**PROBLEM DESCRIPTION:** Please rewrite all the rows below as a numbered list, leaving out the blank lines and the pictures.

**PROVIDED DATA:**
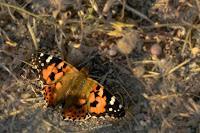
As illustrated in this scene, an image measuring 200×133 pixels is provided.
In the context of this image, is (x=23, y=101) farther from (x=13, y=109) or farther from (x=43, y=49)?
(x=43, y=49)

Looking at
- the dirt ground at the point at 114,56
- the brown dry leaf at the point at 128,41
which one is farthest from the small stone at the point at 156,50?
the brown dry leaf at the point at 128,41

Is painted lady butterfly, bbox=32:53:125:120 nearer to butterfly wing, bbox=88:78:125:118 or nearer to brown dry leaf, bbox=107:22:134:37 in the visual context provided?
butterfly wing, bbox=88:78:125:118

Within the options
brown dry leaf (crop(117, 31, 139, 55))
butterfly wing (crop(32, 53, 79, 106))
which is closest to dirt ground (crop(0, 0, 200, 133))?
brown dry leaf (crop(117, 31, 139, 55))

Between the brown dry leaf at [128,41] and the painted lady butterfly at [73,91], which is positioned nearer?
the painted lady butterfly at [73,91]

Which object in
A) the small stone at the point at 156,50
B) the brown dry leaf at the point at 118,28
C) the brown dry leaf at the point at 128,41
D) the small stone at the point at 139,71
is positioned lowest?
the small stone at the point at 139,71

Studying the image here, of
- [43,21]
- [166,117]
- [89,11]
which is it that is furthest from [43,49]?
[166,117]

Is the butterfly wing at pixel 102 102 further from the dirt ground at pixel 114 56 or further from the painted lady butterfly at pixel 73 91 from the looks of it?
the dirt ground at pixel 114 56

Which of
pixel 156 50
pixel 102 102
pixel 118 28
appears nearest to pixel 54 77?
pixel 102 102

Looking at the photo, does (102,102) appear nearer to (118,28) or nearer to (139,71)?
(139,71)
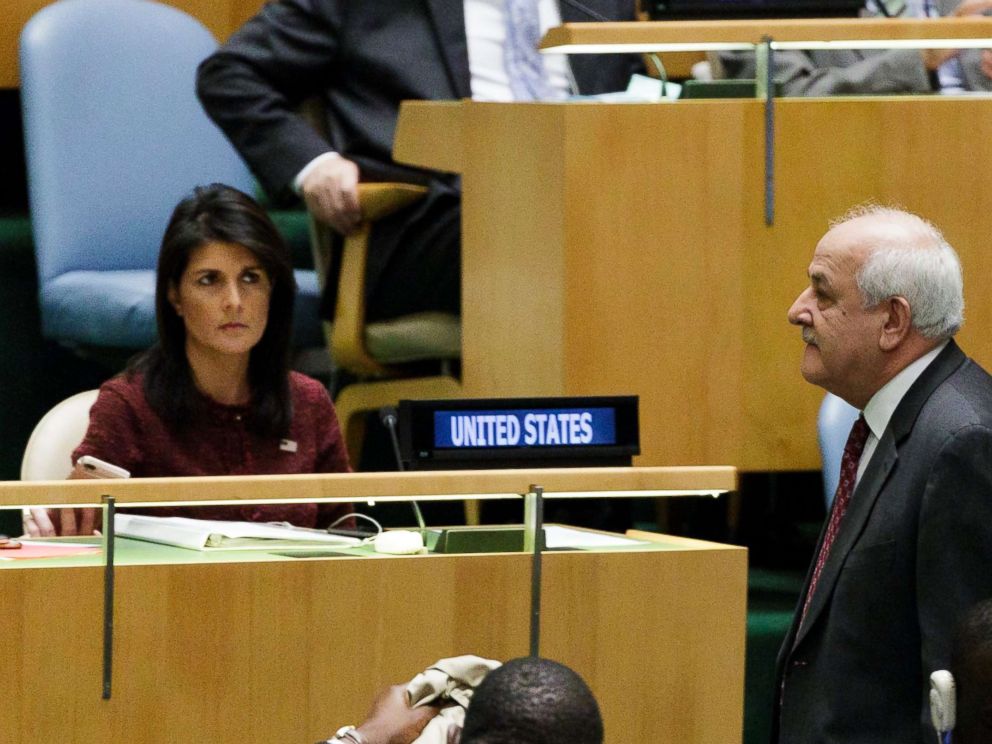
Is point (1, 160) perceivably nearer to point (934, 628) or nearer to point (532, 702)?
point (934, 628)

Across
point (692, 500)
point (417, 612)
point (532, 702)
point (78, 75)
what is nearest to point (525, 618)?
point (417, 612)

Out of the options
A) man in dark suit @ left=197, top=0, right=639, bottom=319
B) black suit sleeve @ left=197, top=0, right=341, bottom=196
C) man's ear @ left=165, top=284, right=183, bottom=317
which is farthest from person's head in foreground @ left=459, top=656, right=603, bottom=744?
black suit sleeve @ left=197, top=0, right=341, bottom=196

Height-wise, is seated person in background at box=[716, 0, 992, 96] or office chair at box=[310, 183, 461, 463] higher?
seated person in background at box=[716, 0, 992, 96]

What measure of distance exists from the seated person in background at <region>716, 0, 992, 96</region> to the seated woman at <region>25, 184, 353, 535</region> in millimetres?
949

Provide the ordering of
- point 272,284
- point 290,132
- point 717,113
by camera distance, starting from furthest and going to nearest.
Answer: point 290,132, point 272,284, point 717,113

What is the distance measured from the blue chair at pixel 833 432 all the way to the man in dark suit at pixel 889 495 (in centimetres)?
52

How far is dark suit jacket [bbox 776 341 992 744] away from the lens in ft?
7.88

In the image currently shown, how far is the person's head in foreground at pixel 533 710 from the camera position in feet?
5.08

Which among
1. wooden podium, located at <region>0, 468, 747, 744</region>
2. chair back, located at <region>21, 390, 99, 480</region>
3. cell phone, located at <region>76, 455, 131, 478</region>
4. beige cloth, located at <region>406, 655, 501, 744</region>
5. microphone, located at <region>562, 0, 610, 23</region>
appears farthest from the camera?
microphone, located at <region>562, 0, 610, 23</region>

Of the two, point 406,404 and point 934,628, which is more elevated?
point 406,404

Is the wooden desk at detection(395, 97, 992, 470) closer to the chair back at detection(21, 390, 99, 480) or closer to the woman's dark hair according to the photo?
the woman's dark hair

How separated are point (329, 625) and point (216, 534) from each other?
0.26m

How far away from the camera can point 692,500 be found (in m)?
4.09

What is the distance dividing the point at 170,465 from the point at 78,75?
149cm
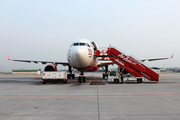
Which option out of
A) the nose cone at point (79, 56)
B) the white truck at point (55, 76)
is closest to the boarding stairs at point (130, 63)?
the nose cone at point (79, 56)

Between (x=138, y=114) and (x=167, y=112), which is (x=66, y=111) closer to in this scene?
(x=138, y=114)

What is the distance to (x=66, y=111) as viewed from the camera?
20.8 ft

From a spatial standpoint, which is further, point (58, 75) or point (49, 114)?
point (58, 75)

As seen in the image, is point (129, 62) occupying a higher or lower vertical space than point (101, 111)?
higher

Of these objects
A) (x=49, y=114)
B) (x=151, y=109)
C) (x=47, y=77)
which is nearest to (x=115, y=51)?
(x=47, y=77)

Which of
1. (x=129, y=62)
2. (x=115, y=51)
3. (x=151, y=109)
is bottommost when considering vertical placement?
(x=151, y=109)

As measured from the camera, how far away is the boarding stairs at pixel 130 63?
65.1ft

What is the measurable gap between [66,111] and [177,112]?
4.17 metres

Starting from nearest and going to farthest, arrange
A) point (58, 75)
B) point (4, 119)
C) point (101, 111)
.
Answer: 1. point (4, 119)
2. point (101, 111)
3. point (58, 75)

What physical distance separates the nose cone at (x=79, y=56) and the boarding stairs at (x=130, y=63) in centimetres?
299

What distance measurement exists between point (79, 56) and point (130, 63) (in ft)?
23.1

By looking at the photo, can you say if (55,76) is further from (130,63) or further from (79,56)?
(130,63)

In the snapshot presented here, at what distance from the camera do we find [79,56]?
16734mm

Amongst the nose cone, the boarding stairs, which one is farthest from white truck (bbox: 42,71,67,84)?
the boarding stairs
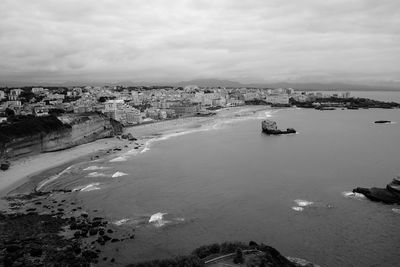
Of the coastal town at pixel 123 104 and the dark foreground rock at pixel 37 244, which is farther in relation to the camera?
the coastal town at pixel 123 104

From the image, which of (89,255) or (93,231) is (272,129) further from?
(89,255)

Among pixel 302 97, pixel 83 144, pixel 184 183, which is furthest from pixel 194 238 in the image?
pixel 302 97

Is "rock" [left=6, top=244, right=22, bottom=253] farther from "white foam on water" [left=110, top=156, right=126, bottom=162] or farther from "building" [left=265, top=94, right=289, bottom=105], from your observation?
"building" [left=265, top=94, right=289, bottom=105]

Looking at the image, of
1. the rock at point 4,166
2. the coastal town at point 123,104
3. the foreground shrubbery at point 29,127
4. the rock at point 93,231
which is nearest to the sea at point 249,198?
the rock at point 93,231

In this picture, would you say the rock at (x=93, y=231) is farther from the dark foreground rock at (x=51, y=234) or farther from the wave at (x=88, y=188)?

**FULL RESPONSE:**
1. As illustrated in this scene, an image measuring 200×133 pixels is provided.
2. In the context of this image, is (x=23, y=101) farther from (x=13, y=109) or farther from (x=43, y=49)?
3. (x=43, y=49)
4. Looking at
5. - the dirt ground at the point at 114,56
6. - the brown dry leaf at the point at 128,41
7. which one is farthest from the small stone at the point at 156,50?
8. the brown dry leaf at the point at 128,41
9. Is painted lady butterfly, bbox=32:53:125:120 nearer to butterfly wing, bbox=88:78:125:118 or nearer to brown dry leaf, bbox=107:22:134:37 in the visual context provided?
10. butterfly wing, bbox=88:78:125:118
11. Within the options
12. brown dry leaf (crop(117, 31, 139, 55))
13. butterfly wing (crop(32, 53, 79, 106))
14. which is closest to dirt ground (crop(0, 0, 200, 133))?
15. brown dry leaf (crop(117, 31, 139, 55))
16. Between the brown dry leaf at [128,41] and the painted lady butterfly at [73,91], which is positioned nearer?
17. the painted lady butterfly at [73,91]
18. Which object in
19. A) the small stone at the point at 156,50
20. B) the brown dry leaf at the point at 118,28
21. C) the brown dry leaf at the point at 128,41
22. D) the small stone at the point at 139,71
23. is positioned lowest?
24. the small stone at the point at 139,71
25. Studying the image here, of
26. - [43,21]
27. - [166,117]
28. - [89,11]
29. which is it that is furthest from [43,49]?
30. [166,117]
31. Is the butterfly wing at pixel 102 102 further from the dirt ground at pixel 114 56 or further from the painted lady butterfly at pixel 73 91 from the looks of it?
32. the dirt ground at pixel 114 56
33. Which of
34. pixel 156 50
35. pixel 102 102
36. pixel 118 28
37. appears nearest to pixel 54 77?
38. pixel 102 102
39. Looking at the photo, does (102,102) appear nearer to (118,28) or nearer to (139,71)?
40. (139,71)
41. Is point (1, 160) perceivably nearer to point (934, 628) or nearer to point (532, 702)?
42. point (934, 628)
43. Across
44. point (692, 500)
45. point (417, 612)
46. point (532, 702)
47. point (78, 75)
48. what is nearest to point (525, 618)?
49. point (417, 612)
50. Out of the options
51. A) man in dark suit @ left=197, top=0, right=639, bottom=319
52. B) black suit sleeve @ left=197, top=0, right=341, bottom=196
53. C) man's ear @ left=165, top=284, right=183, bottom=317
54. which is farthest from person's head in foreground @ left=459, top=656, right=603, bottom=744?
55. black suit sleeve @ left=197, top=0, right=341, bottom=196
56. Height-wise, is seated person in background at box=[716, 0, 992, 96] or office chair at box=[310, 183, 461, 463] higher?
57. seated person in background at box=[716, 0, 992, 96]
58. What measure of distance exists from the seated person in background at <region>716, 0, 992, 96</region> to the seated woman at <region>25, 184, 353, 535</region> in millimetres?
59. 949
60. Provide the ordering of
61. - point 272,284
62. - point 290,132
63. - point 717,113
64. by camera distance, starting from furthest and going to nearest.
65. Answer: point 290,132, point 272,284, point 717,113
66. What is the distance measured from the blue chair at pixel 833 432 all the way to the man in dark suit at pixel 889 495 (in centimetres)?
67. 52
68. How far is dark suit jacket [bbox 776 341 992 744] away from the lens in ft?
69. 7.88
70. In the image currently shown, how far is the person's head in foreground at pixel 533 710 from the camera position in feet?
71. 5.08
72. Which among
73. 1. wooden podium, located at <region>0, 468, 747, 744</region>
74. 2. chair back, located at <region>21, 390, 99, 480</region>
75. 3. cell phone, located at <region>76, 455, 131, 478</region>
76. 4. beige cloth, located at <region>406, 655, 501, 744</region>
77. 5. microphone, located at <region>562, 0, 610, 23</region>
78. appears farthest from the camera?
79. microphone, located at <region>562, 0, 610, 23</region>
80. Of the two, point 406,404 and point 934,628, which is more elevated?
81. point 406,404
82. Is the wooden desk at detection(395, 97, 992, 470) closer to the chair back at detection(21, 390, 99, 480) or closer to the woman's dark hair according to the photo?
83. the woman's dark hair
84. How separated are point (329, 625) and point (216, 534) from each other?
85. 0.26m
86. How far away from the camera can point 692,500 be found (in m)?
87. 4.09
88. What is the distance dividing the point at 170,465 from the point at 78,75?
89. 149cm
90. Which option out of
91. A) the nose cone at point (79, 56)
92. B) the white truck at point (55, 76)
93. is closest to the boarding stairs at point (130, 63)?
94. the nose cone at point (79, 56)
95. Between (x=138, y=114) and (x=167, y=112), which is (x=66, y=111) closer to in this scene?
96. (x=138, y=114)
97. What is the distance to (x=66, y=111) as viewed from the camera?
98. 20.8 ft
99. From a spatial standpoint, which is further, point (58, 75) or point (49, 114)?
100. point (58, 75)
101. As seen in the image, is point (129, 62) occupying a higher or lower vertical space than point (101, 111)?
102. higher
103. Of these objects
104. A) (x=49, y=114)
105. B) (x=151, y=109)
106. C) (x=47, y=77)
107. which is nearest to (x=115, y=51)?
108. (x=47, y=77)
109. Which of
110. 1. (x=129, y=62)
111. 2. (x=115, y=51)
112. 3. (x=151, y=109)
113. is bottommost when considering vertical placement?
114. (x=151, y=109)
115. As measured from the camera, how far away is the boarding stairs at pixel 130 63?
116. 65.1ft
117. What is the measurable gap between [66,111] and [177,112]?
118. 4.17 metres
119. Starting from nearest and going to farthest, arrange
120. A) point (58, 75)
121. B) point (4, 119)
122. C) point (101, 111)
123. .
124. Answer: 1. point (4, 119)
125. 2. point (101, 111)
126. 3. point (58, 75)
127. What physical distance separates the nose cone at (x=79, y=56) and the boarding stairs at (x=130, y=63) in centimetres?
128. 299
129. What distance measurement exists between point (79, 56) and point (130, 63) (in ft)?
130. 23.1
131. By looking at the photo, can you say if (55,76) is further from (130,63) or further from (79,56)?
132. (130,63)
133. In the snapshot presented here, at what distance from the camera do we find [79,56]?
134. 16734mm
135. Amongst the nose cone, the boarding stairs, which one is farthest from white truck (bbox: 42,71,67,84)?
136. the boarding stairs
137. Of the coastal town at pixel 123 104 and the dark foreground rock at pixel 37 244, which is farther in relation to the camera?
138. the coastal town at pixel 123 104
139. From the image, which of (89,255) or (93,231) is (272,129) further from?
140. (89,255)
141. Among pixel 302 97, pixel 83 144, pixel 184 183, which is furthest from pixel 194 238 in the image?
142. pixel 302 97
143. Is "rock" [left=6, top=244, right=22, bottom=253] farther from "white foam on water" [left=110, top=156, right=126, bottom=162] or farther from "building" [left=265, top=94, right=289, bottom=105], from your observation?
144. "building" [left=265, top=94, right=289, bottom=105]
145. Looking at the image, of
146. 1. the rock at point 4,166
147. 2. the coastal town at point 123,104
148. 3. the foreground shrubbery at point 29,127
149. 4. the rock at point 93,231
150. which is nearest to the sea at point 249,198?
151. the rock at point 93,231
152. In this picture, would you say the rock at (x=93, y=231) is farther from the dark foreground rock at (x=51, y=234) or farther from the wave at (x=88, y=188)?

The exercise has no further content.